■ Provided text
···
The fun-loving bassist talks about his band’s reunion tour, being a Twitter guru, and whether guitarist Tom DeLonge will finally lighten up.

Good morning! I’ve got 8 hours of press today. That’s a lot of me talking about me. I’m gonna start 2 hate me by the 2nd hour!”

It’s not even 7 A.M. and the Blink-182 bassist is tapping away at a Blackberry in Los Angeles, as he does every morning from wherever he happens to be, greeting some 525,000 fans who follow his Twitter feed. No, that number isn’t a misprint — and it’s likely to have grown by the time you read this.

Hoppus also spends time updating his blog, Hi My Name Is Mark, where hundreds of fans post comments on everything Mark decides to share — from Blink-related articles, to Obama videos, to SPIN’s octodrive giveaway.

This month, Blink ended their five-year hiatus and are mapping out their first summer tour since guitarist Tom DeLonge called it quits and headed off to form Angels and Airwaves. So how did Hoppus manage to stay so spectacularly popular for all those years? By being the same guy he’d always been: witty, oversharing, with an innate ability to engage and involve every fan he’s ever earned.

We carved out 20 minutes with Hoppus during one of those epic runs of interviews — “That’s my job,” he says without a hint of sarcasm, “it’s what I do” — to get his take on the budding Blink-182 reunion, their massive tour with Weezer and Fall Out Boy, and whether bandmate DeLonge has finally cheered up after half a decade of extreme seriousness.

How are you feeling about the tour? So far you’ve done two Leno performances and a T-Mobile party.
We’re kind of taking baby steps back into playing live. The T-Mobile party was so much fun. It was so much fun that Tom actually doesn’t have any memory of it.

How does it feel to be back on stage together?
Honestly, it feels like coming home. We’ve spent the past two months in a rehearsal spot, and we’re going to spend two months before the tour starts, and things are coming together really nicely. There are songs that we run through the first time and remember everything, and then there’s other songs where I go, “Wait, what did I play on bass there?”

What can you tell us about the tour’s staging?
We’re working with Mark Philips, who designed sets for Daft Punk and Kanye West and Nine Inch Nails. We had a meeting with him a few weeks ago. It’s like we’re talking to Albert Einstein about math, because it’s so far beyond our imagination. We told him that it’s really important to us that the entire arena is involved in the show. He hasn’t sent us any sketches yet, but I heard something about different areas of the stage moving in different directions or something like that. Hopefully, it’s like a punk rock Cirque du Soleil.

If I see you on trapeze I might be a little bit scared.
Travis [Barker] has been upside down flipping on his drum kit before, so there’s no telling what this guy’s going to come up with.

What about having Weezer open for you guys? Is that strange, since they broke out early and paved the way for bands like yours?
No, we’re really honored that they wanted to be a part of the tour. I remember one of the very first Blink tours, driving a van around and listening to the Blue Album on cassette and singing along with it and just being huge fans of that band. We’re really stoked to be touring with them.
···
■ Things to do
A. Answer these from the Mark Hoppus interview:
(i) About how many fans follow Hoppus's Twitter feed?
(ii) What is the name of his blog?
(iii) Who is designing the staging for the tour?
B. Carry the Mark Hoppus interview on past its final answer, keeping the same question-and-answer style.

■ Provided data
···
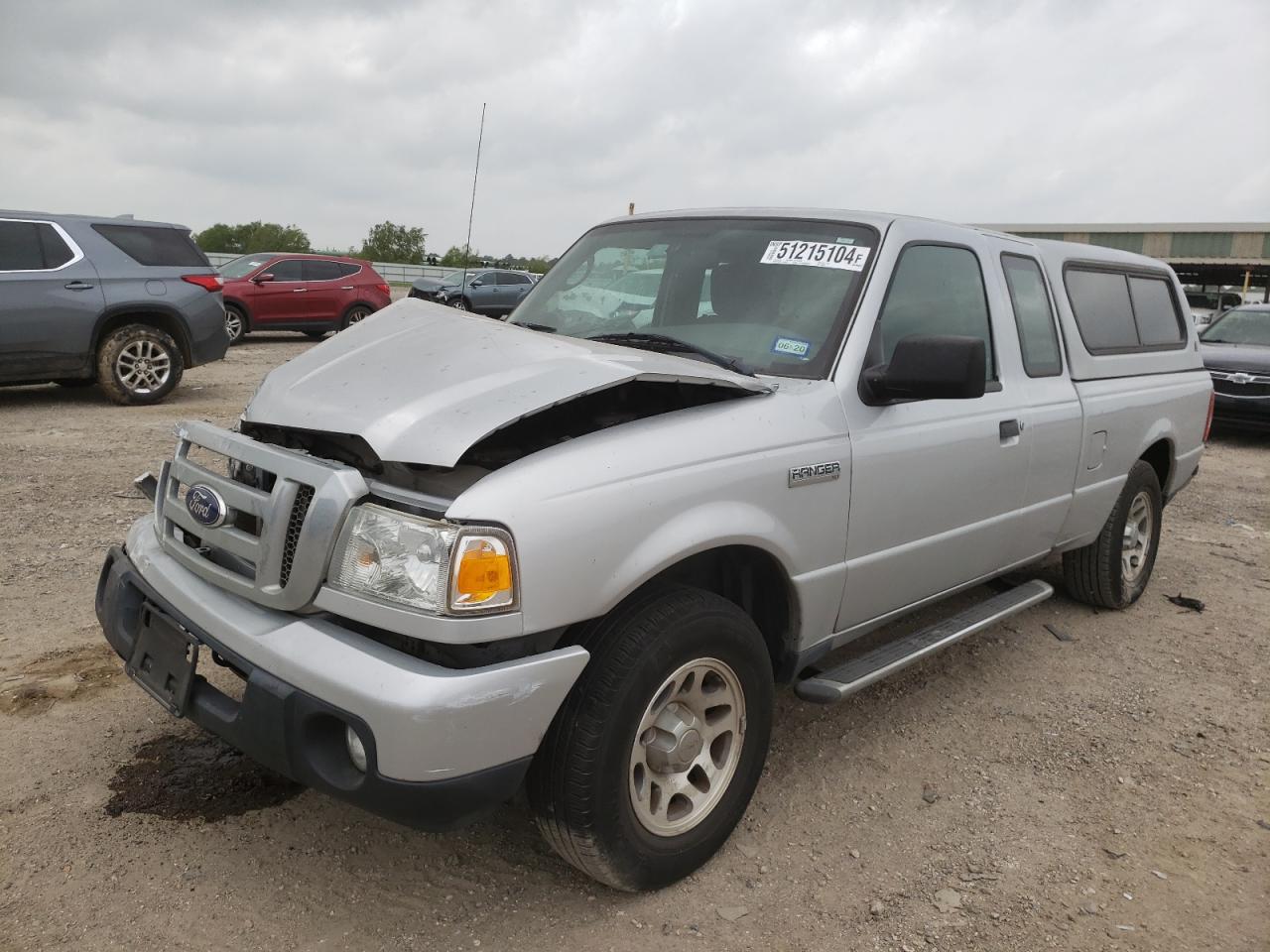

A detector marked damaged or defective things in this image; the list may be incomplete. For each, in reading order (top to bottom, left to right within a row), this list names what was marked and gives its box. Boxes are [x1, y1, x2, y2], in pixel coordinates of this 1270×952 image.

crumpled hood [241, 299, 767, 467]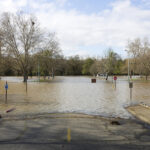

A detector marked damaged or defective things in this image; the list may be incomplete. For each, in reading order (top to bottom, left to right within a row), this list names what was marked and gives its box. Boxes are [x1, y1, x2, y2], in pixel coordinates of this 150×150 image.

cracked asphalt [0, 113, 150, 150]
···
■ Answers
A.
(i) Some 525,000 fans.
(ii) Hi My Name Is Mark.
(iii) Mark Philips.

B.
They went through something similar to Blink, where they took some time off and went their separate ways before reuniting to fan hysteria…
The other night, we threw a big tour launch party and invited all the bands down to a Mexican restaurant in Hollywood. It’s always kind of strange at the beginning of the tour because you don’t necessarily know everybody, and people are in their dressing rooms, and sometimes it takes a week or two before you even see everybody. We wanted to eliminate all that and have just a big party beforehand. So we saw [Weezer] there and talked about the tour a little bit. But we didn’t really talk about the histories of our bands or anything like that. It was mostly just being excited about touring together.

I’ve heard you guys are keeping ticket prices low.
Oh yeah, totally. Throughout Blink’s history, we’ve always tried to have low ticket prices and make the shows accessible to everyone that wants to come, and on this tour we actually worked really hard with CAA, our booking agents, and Live Nation, the promoter, and we have $20 all-inclusive tickets, for all the shows. And that includes parking. There’s no service fees, no hidden charges, so you’ll get into a show with 20 bucks.

You’ve got Daft Punk’s set designer creating crazy things and you’re only charging $20? Are you going to make any money?
For us, this isn’t one of those reunion tours where the band is hurting for money and they go out on tour and play the hits, then come home, take a bunch of time off, and maybe do another reunion tour a few years later. It’s more about us having a fun time this summer than making a bunch of money. And we’d rather play for 20,000 people and not worry about making as much money than gouge our fans.

There’s been a lot of talk about whether you’re going to release a new Blink-182 single.
Well, we’ll definitely play at least one or two new songs on the tour, but I don’t know yet if the single’s going to be released. Ideally, I would love to have a single come out around the time we’re going to be going on tour, just so people have a little taste of the new music and can enjoy it at the show. New songs at shows always seem a little weird. When I go and I see a band play and they’re like, “We’re going to play some new stuff now,” I just go, “Oh my God, for real?” I just want to rock out with the stuff I can sing along with. So I would love to have a single out beforehand.

You do so much online with your fans. Will you get them involved on tour, too?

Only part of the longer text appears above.